Com capuz de ninja, Gutiérrez foge para o exílio em camburão

O embaixador brasileiro, também disfarçado de policial, acompanhou o ex-presidente na fuga de madrugada

 

QUITO – Eram 4h em Quito (6h em Brasília). O silêncio da madrugada ainda escura e fria foi quebrado por duas viaturas do Grupo de Operações Especiais (GOE) da polícia equatoriana. O portão de trás da residência do embaixador brasileiro, Sérgio Florencio, se abriu. O coronel da reserva Lucio Gutiérrez, de 48 anos, subiu num dos veículos, vestindo o uniforme completo do GOE, o rosto coberto por um capuz ao estilo ninja, o tronco protegido por colete a prova de balas. O embaixador, trajando a mesma indumentária, à exceção do capuz, vinha junto. Dois guarda-costas os acompanhavam. 

A não ser por uma equipe da TV equatoriana, a rua estava deserta. O pequeno comboio seguiu para a base aérea de Quito, contígua ao aeroporto Mariscal Sucre, fortemente guardada pelos militares. Lá, eram esperados pela mulher de Gutiérrez, a deputada Ximena Bohórquez, e as duas filhas do casal, Viviana, de 15 anos, e Karina Ximena, de 20. 

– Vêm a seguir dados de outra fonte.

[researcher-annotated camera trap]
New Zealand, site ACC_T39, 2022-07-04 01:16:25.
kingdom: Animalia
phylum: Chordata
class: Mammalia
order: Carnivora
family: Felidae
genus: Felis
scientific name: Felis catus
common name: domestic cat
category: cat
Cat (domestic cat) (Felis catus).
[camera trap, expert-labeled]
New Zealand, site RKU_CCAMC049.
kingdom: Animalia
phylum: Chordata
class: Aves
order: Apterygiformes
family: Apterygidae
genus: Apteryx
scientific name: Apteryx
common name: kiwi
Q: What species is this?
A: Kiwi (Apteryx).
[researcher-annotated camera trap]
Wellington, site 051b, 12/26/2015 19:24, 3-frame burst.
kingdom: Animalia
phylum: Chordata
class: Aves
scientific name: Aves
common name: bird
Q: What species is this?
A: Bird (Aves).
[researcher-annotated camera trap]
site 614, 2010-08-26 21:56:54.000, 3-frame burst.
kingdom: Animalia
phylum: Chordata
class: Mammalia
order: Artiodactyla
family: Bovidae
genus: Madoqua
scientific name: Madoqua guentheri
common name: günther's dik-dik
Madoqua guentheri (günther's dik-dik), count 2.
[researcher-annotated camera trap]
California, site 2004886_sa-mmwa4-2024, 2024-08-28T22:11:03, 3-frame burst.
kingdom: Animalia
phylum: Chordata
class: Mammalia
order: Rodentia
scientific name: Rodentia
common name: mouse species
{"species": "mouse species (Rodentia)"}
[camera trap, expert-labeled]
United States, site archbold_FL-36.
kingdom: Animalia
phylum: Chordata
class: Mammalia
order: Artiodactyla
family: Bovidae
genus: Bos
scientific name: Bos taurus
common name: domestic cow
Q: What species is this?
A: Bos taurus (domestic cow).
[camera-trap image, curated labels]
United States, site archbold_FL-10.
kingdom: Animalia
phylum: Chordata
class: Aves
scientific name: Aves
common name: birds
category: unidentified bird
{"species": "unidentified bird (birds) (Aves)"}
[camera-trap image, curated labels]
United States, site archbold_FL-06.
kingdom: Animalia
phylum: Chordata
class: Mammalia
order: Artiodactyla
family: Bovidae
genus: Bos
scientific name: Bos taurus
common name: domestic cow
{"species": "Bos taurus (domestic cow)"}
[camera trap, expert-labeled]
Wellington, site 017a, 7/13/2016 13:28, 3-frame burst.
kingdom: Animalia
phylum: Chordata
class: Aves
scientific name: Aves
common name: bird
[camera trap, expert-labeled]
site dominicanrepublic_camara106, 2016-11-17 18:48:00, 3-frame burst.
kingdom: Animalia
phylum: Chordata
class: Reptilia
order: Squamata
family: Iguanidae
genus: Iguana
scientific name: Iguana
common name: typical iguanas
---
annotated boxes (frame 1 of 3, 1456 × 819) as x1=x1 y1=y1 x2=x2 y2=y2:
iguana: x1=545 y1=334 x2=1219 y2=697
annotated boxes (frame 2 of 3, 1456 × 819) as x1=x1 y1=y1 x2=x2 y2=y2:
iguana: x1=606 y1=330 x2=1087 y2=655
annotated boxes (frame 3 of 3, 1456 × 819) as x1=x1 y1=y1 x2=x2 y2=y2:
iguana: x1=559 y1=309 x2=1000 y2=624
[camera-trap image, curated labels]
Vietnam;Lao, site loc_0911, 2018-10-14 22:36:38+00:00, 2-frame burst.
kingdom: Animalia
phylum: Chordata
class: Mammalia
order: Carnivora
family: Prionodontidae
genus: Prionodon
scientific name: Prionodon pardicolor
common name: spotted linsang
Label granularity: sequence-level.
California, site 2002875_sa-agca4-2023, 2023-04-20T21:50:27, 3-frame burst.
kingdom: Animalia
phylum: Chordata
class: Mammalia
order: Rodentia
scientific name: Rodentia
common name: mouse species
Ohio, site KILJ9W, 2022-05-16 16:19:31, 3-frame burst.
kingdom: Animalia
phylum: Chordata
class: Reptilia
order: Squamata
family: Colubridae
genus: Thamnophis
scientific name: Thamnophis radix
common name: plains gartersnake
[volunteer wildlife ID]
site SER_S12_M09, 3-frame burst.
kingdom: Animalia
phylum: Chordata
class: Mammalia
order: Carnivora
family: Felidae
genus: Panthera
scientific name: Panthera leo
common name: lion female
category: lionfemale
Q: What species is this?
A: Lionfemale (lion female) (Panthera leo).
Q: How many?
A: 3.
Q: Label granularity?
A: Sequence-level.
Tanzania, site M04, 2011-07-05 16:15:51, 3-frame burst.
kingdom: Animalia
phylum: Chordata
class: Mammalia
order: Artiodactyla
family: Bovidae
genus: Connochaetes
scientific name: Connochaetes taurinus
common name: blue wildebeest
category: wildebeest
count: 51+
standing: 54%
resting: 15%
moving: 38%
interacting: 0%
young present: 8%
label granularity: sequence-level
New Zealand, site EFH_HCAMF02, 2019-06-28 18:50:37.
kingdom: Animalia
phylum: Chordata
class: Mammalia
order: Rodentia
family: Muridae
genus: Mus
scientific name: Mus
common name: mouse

O grupo embarcou num helicóptero da Força Aérea equatoriana, para um vôo de 40 minutos, até a base de La Tacunga, a cerca de 80 quilômetros de Quito, onde a presença militar já era bem menor. A mais emocionada era Karina, que chorava, abraçava e beijava o pai. Cadete do Exército, Karina, incentivada pelos seus instrutores e colegas na Escola Militar, tomara a difícil decisão de ficar e seguir a vida sozinha no Equador. Gutiérrez chegou a consultar Florencio sobre o que ele achava disso. O embaixador, que tem quatro filhos homens, espalhados por Londres, São Paulo, Rio e Brasília, aconselhou o amigo a respeitar o desejo da filha.

O avião da Força Aérea Brasileira pousou às 5h35 – cinco minutos depois do previsto. O amanhecer tingia de rosa o pico nevado do Cotopoxí. Gutiérrez, destituído pelo Congresso na quarta-feira, e desde então asilado na residência do embaixador, despediu-se de Florencio, agradecido. Os três caminharam pela pista, levando duas malas (ao voltar, Florencio perceberia que uma terceira mala tinha sido esquecida). O Sucatinha, o antigo avião presidencial, decolou às 5h55 (7h55 em Brasília).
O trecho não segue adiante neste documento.